◆ TEKST ŹRÓDŁOWY ◆
Ważne informacje dla pasażerów komunikacji miejskiej w Krakowie. Udało się przywrócić ruch tramwajowy na odcinku Lipińskiego - Czerwone Maki na Ruczaju. Powodem awarii był brak napięcia. To już drugi dzień takich problemów.

REKLAMA

"Informujemy, że do pętli Czerwone Maki został przywrócony ruch wszystkich linii tramwajowych nr 18, 52 i 77" - poinformowało ok. godziny 15 krakowskie MPK.

Wcześniej linia 52 była kierowana przez ul. Kalwaryjską do Łagiewnik, linie 18 i 77 przez ul. Kalwaryjską i Trasę Łagiewnicką do pętli Kurdwanów P+R.

"Wiemy, że służby odpowiedzialne za utrzymanie sieci trakcyjnej cały czas pracują, aby usunąć awarię. Zdajemy sobie sprawę, jakie powoduje to trudności dla pasażerów, podróżujących w tym rejonie miasta. Dlatego w uzgodnieniu z zastępcą Prezydenta Krakowa Stanisławem Kracikiem zostały uruchomiane dwie linie autobusowe za tramwaj, na których w sumie kursuje obecnie 11 autobusów. Liczba tych autobusów będzie systematycznie zwiększana do zakończenia porannego szczytu komunikacyjnego" - informowało MPK po 7 rano w poście na Facebooku.

◆ ZADANIE DO WYKONANIA A ◆
Odpowiedz krótko na pytania do tekstu o awarii tramwajów w Krakowie:
(i) Co było powodem awarii?
(ii) Ruch których linii tramwajowych przywrócono do pętli Czerwone Maki?
(iii) Ile autobusów kursowało w sumie na dwóch liniach za tramwaj według wpisu MPK na Facebooku?
◆ ZADANIE DO WYKONANIA B ◆
Rozwiń tekst o awarii tramwajów w Krakowie, dopisując dalszy ciąg po jego ostatnim zdaniu.

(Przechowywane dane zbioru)
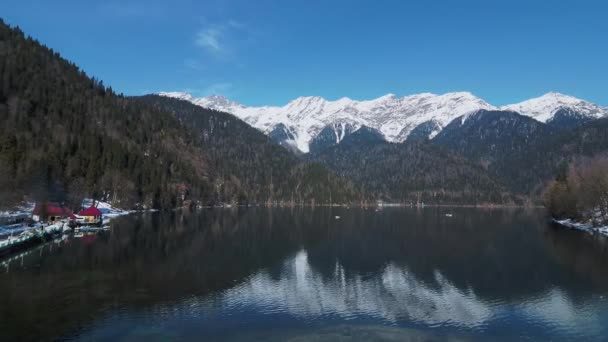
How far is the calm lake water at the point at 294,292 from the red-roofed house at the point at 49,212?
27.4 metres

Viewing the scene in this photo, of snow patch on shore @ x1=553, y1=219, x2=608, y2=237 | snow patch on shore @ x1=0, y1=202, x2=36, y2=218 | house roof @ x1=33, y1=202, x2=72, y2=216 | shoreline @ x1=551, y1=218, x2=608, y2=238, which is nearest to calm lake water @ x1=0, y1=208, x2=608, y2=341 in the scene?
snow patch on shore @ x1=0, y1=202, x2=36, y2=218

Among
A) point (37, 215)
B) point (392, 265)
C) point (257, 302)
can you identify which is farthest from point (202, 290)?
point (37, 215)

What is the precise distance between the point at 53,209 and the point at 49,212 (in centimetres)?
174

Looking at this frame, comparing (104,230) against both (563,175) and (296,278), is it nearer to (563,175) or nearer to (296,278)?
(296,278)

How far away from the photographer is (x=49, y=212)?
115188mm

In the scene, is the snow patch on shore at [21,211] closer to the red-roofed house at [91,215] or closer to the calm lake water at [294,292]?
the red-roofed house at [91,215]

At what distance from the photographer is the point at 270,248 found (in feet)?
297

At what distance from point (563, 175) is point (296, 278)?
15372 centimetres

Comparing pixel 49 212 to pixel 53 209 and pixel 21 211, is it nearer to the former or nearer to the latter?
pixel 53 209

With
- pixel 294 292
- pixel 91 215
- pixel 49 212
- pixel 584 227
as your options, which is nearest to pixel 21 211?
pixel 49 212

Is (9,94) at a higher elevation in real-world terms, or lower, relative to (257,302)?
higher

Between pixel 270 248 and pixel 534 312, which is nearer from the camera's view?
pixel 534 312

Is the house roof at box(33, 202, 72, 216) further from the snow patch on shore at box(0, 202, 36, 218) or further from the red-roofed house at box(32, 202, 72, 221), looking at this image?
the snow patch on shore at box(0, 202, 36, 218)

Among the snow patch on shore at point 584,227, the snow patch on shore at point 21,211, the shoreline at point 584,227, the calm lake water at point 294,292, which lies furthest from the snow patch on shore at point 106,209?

◆ ODPOWIEDŹ NA ZADANIE A ◆
(i) Brak napięcia.
(ii) Linii nr 18, 52 i 77.
(iii) 11 autobusów.

◆ ODPOWIEDŹ NA ZADANIE B ◆
Po godz. 9:30 MPK zamieściło nowe informacje ws. awarii. "MPK wspólnie z Zarządem Dróg Miasta Krakowa podjęło decyzję o skierowaniu autobusów zastępczych za tramwaje przez most Grunwaldzki (po wspólnym pasie tramwajowo-autobusowym). W związku z tym od teraz autobusy zastępcze kursują następująco: z pętli Czerwone Maki przez ul. Kapelanka i most Grunwaldzki do skrzyżowania ul. Stradom i Dietla (będą obsługiwać przystanek Stradom w kierunku mostu Grunwaldzkiego) oraz z pętli Czerwone Maki do Łagiewniki" - przekazano w komunikacie.

Przeprosiny władz

Za utrudnienia przeprosił prezydent Krakowa Aleksander Miszalski.

"Wiem, że utrudnienia są dla wielu z Was problemem, dlatego nieustannie pracujemy, by jak najszybciej je usunąć i przywrócić ruch tramwajowy przez Czerwone Maki. Przepraszam Was za wszystkie opóźnienia i dziękuję za Waszą wyrozumiałość" - napisał Miszalski w piątek w serwisach społecznościowych.

Co jest przyczyną awarii?

Jak informuje Urząd Miasta Krakowa, od czwartku "na podstacji zasilającej sieć trakcyjną występują zwarcia oraz samoczynne załączanie się zabezpieczeń elektrycznych". Przyczyny awarii ustalały służby techniczne.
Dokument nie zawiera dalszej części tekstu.